According to ONS data, in the UK, around 100,000 people work in workplaces where chemicals are used and handled every day, including the coatings industry. Helen Hoyle, UK Service Manager at Hughes Safety Showers, discusses five common health and safety risks that can occur if the correct safety measures are not implemented

In addition to being exposed to chemicals, people who work in places where chemicals are present also run the risk of further health issues, should the safety equipment these businesses have in place not be regularly maintained. The impact can be severe – life-changing injuries, permanent disabilities, and in the worst scenarios, even death.

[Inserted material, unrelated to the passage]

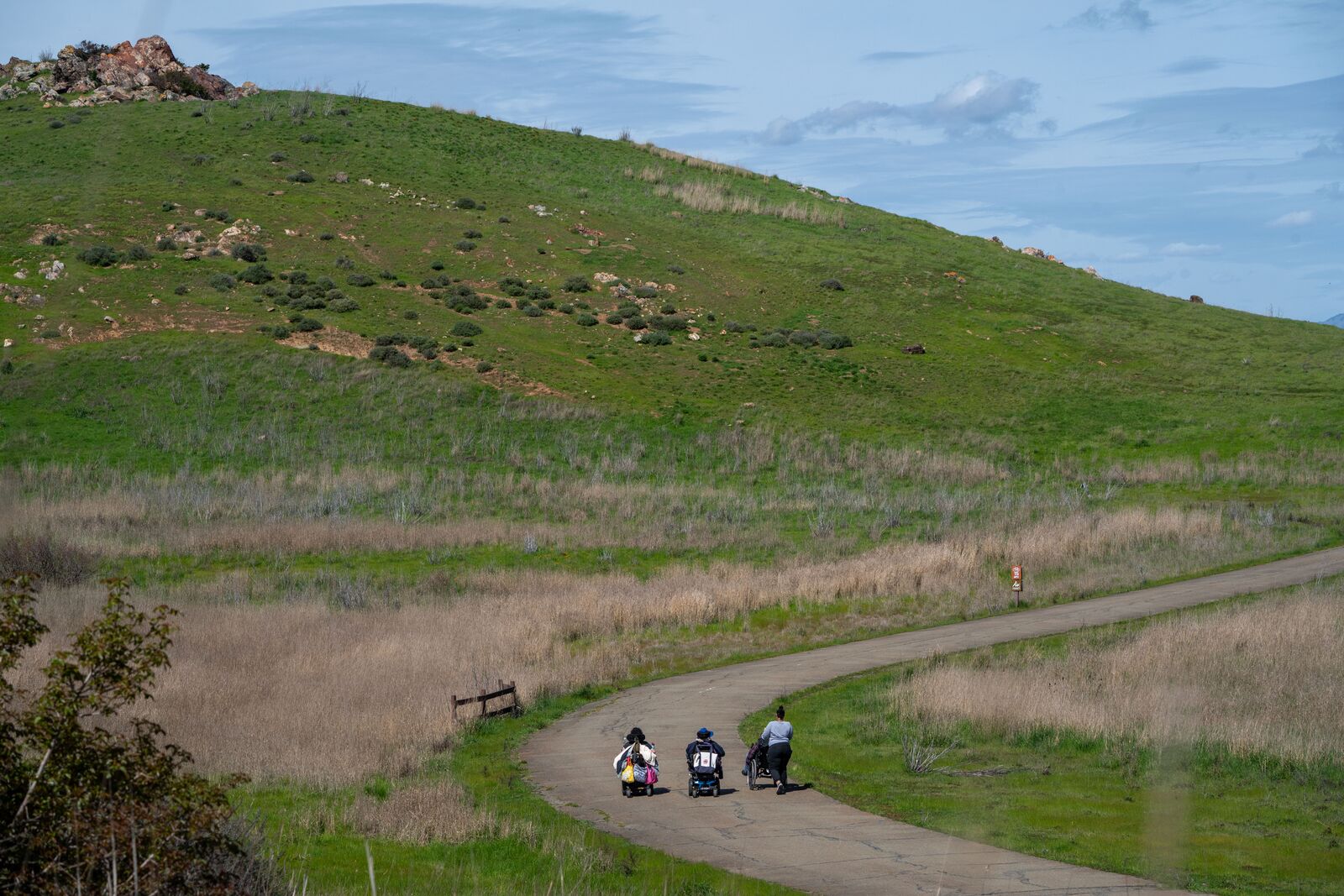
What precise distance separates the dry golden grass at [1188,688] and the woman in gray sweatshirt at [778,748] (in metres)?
5.89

One safety precaution in such a workplace is the safety shower, as well as eye washes (main image). Here are five of the most common effects of not activating safety showers and eye washes regularly, alongside the health risks this could lead to should staff need to use the safety equipment.

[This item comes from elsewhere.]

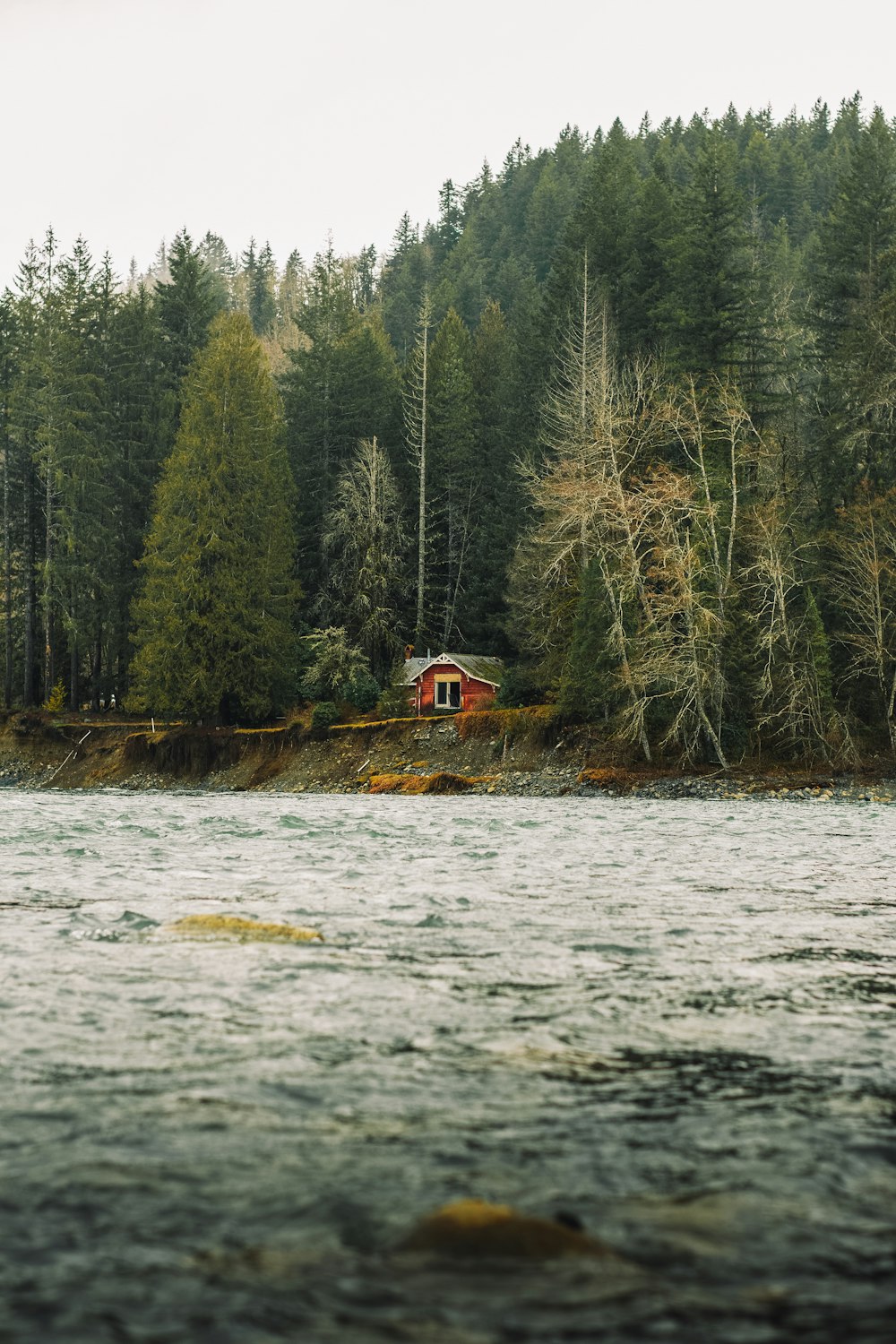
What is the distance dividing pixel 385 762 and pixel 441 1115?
136ft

Sediment build-up in pipes


  • If a unit isn’t being used frequently, stagnant water can sit in the pipework and cause a build-up of sediment.
  • You can prevent this through a weekly activation test which flushes away any sediment and stagnant water from the pipework, nozzles and eye wash diffusers.


  • It can impact the safety shower or eye wash’s water pressure, flow rate and spray pattern – causing the unit to malfunction or not work at all. And if it can’t function correctly, it can’t work to limit the effects when skin comes into contact with chemicals.
  • The water delivered by the unit will be contaminated, with the built-up sediment being sprayed out. This can heighten the risk of an even more serious injury – particularly with eye washes.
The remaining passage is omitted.